É importante referir, que fazer investigação e produzir informação nesta área revela-se um
sistema complexo. É necessária a autorização da entidade reguladora destes compostos para a sua obtenção, mesmo que em quantidades ínfimas, com uma extensa justificação, e controlo no uso dos padrões, o que leva a um enorme entrave e retardamento na produção científica.” Beatriz Correia. 2022
Importa clarificar o que o ser humano considera ser o uso recreativo.
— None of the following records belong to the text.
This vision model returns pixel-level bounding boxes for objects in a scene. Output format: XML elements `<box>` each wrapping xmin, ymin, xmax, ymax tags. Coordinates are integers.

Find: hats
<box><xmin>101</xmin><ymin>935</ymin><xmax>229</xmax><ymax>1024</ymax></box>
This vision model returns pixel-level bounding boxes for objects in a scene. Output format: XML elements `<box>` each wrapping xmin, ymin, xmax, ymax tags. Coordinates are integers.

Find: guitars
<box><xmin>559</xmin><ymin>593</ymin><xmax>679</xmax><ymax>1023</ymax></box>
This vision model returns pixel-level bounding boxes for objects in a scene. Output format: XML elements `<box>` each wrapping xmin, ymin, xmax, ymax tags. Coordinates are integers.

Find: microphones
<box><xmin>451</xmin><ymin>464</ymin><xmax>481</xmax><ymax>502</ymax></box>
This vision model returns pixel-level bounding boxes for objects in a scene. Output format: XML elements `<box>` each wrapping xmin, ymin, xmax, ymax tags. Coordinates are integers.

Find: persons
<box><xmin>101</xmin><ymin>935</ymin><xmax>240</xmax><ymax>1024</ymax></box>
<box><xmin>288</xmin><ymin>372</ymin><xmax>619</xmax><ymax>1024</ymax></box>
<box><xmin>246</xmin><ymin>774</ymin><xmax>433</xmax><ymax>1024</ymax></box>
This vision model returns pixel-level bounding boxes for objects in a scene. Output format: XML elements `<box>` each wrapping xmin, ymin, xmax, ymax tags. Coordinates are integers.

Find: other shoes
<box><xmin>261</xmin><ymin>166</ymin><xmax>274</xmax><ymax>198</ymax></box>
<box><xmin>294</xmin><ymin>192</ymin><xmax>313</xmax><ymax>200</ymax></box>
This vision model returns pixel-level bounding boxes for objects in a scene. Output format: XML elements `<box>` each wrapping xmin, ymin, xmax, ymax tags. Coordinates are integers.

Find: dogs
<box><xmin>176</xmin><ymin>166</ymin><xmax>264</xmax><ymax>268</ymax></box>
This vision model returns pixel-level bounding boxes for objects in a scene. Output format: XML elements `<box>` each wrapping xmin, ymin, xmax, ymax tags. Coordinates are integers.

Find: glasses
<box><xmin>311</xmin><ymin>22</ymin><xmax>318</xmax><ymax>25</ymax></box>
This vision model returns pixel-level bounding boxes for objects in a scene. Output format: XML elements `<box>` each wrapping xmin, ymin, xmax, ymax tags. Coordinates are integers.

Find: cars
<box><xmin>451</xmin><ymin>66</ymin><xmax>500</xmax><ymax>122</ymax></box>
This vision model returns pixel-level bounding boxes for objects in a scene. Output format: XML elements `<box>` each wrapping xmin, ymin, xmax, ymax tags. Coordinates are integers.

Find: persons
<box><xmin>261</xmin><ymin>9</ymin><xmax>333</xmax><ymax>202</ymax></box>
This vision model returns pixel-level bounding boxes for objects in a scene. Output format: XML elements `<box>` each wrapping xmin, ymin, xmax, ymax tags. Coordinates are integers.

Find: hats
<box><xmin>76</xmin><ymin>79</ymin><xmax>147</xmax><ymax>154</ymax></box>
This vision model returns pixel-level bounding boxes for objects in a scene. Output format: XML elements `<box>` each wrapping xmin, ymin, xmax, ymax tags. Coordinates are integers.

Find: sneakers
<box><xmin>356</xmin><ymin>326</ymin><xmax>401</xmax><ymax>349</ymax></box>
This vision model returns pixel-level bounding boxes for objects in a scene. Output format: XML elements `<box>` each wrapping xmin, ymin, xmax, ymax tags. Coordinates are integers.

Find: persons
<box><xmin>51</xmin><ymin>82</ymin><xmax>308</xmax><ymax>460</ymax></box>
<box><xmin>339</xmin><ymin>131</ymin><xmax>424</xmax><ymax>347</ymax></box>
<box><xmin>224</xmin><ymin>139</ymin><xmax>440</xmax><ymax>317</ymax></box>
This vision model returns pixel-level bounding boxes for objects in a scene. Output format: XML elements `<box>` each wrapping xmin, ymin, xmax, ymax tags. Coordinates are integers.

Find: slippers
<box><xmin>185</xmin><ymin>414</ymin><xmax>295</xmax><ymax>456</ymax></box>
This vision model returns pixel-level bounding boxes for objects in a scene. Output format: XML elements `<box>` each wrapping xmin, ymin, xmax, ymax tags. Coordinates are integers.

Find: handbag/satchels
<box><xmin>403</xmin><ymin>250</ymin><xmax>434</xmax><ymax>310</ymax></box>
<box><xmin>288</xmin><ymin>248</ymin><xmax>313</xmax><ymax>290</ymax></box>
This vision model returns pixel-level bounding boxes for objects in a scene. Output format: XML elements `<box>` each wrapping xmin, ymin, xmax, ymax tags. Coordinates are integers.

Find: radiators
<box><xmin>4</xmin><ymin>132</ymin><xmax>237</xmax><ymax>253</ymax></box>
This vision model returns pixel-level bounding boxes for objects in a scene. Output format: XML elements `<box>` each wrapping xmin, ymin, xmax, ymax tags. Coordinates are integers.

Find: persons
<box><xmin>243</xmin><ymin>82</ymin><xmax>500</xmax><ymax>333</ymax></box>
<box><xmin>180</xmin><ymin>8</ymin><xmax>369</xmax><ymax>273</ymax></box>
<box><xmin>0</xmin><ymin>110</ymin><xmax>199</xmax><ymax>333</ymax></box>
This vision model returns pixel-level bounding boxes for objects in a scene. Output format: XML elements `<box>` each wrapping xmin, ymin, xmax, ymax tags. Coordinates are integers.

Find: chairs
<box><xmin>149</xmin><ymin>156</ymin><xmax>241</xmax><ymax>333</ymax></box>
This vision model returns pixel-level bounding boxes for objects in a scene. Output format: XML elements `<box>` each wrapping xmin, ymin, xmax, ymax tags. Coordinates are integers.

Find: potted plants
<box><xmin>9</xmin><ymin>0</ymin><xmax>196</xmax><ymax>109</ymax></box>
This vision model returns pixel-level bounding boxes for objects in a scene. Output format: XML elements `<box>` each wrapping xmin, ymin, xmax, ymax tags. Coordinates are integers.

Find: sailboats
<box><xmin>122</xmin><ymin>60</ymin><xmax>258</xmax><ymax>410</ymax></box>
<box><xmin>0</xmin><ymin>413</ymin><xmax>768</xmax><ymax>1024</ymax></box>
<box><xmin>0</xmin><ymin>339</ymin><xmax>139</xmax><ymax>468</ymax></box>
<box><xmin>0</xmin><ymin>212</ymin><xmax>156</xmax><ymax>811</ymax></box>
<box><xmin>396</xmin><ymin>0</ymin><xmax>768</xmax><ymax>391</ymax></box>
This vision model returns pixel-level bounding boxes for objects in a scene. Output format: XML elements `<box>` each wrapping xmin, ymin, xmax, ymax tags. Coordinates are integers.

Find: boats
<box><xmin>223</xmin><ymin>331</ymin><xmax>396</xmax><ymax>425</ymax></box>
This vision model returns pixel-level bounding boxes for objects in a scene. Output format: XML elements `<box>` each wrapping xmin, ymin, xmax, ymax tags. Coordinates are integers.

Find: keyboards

O consumo humano de canábis para o uso dito recreativo, ocorre na procura de prazer,
individual ou grupal, associado aos seus efeitos psicoactivos. O consumidor imagina o
que deseja sentir. Com frequência, o consumidor refere procurar um agradável encontro
com o prazer, bem-estar, relaxamento, “descompressão”, sensação de liberdade e até
euforia. E há quem procure ainda uma ajuda para a desinibição, para a socialização e
diversão. Mas, só saberá o que acontece depois de consumir fumos. E o mesmo se passa se consumir, comer bolinhos com canábis.
O modo mais usual do humano fazer o uso dito recreativo, é o consumo por via pulmonar, fumando, inalando o fumo provocado pela queima, “fumar uma ganza”, como é usual ouvir dizer. Esse cigarro charro40 ou ganza, contendo a mistura de um derivado da canábis e tabaco, é queimado e o fumo resultante da combustão é aspirado, chupado, fumado. Há consumidores que fumam erva sem misturar com tabaco “ganza de erva”. Há também quem pingue óleo de haxixe num cigarro de tabaco.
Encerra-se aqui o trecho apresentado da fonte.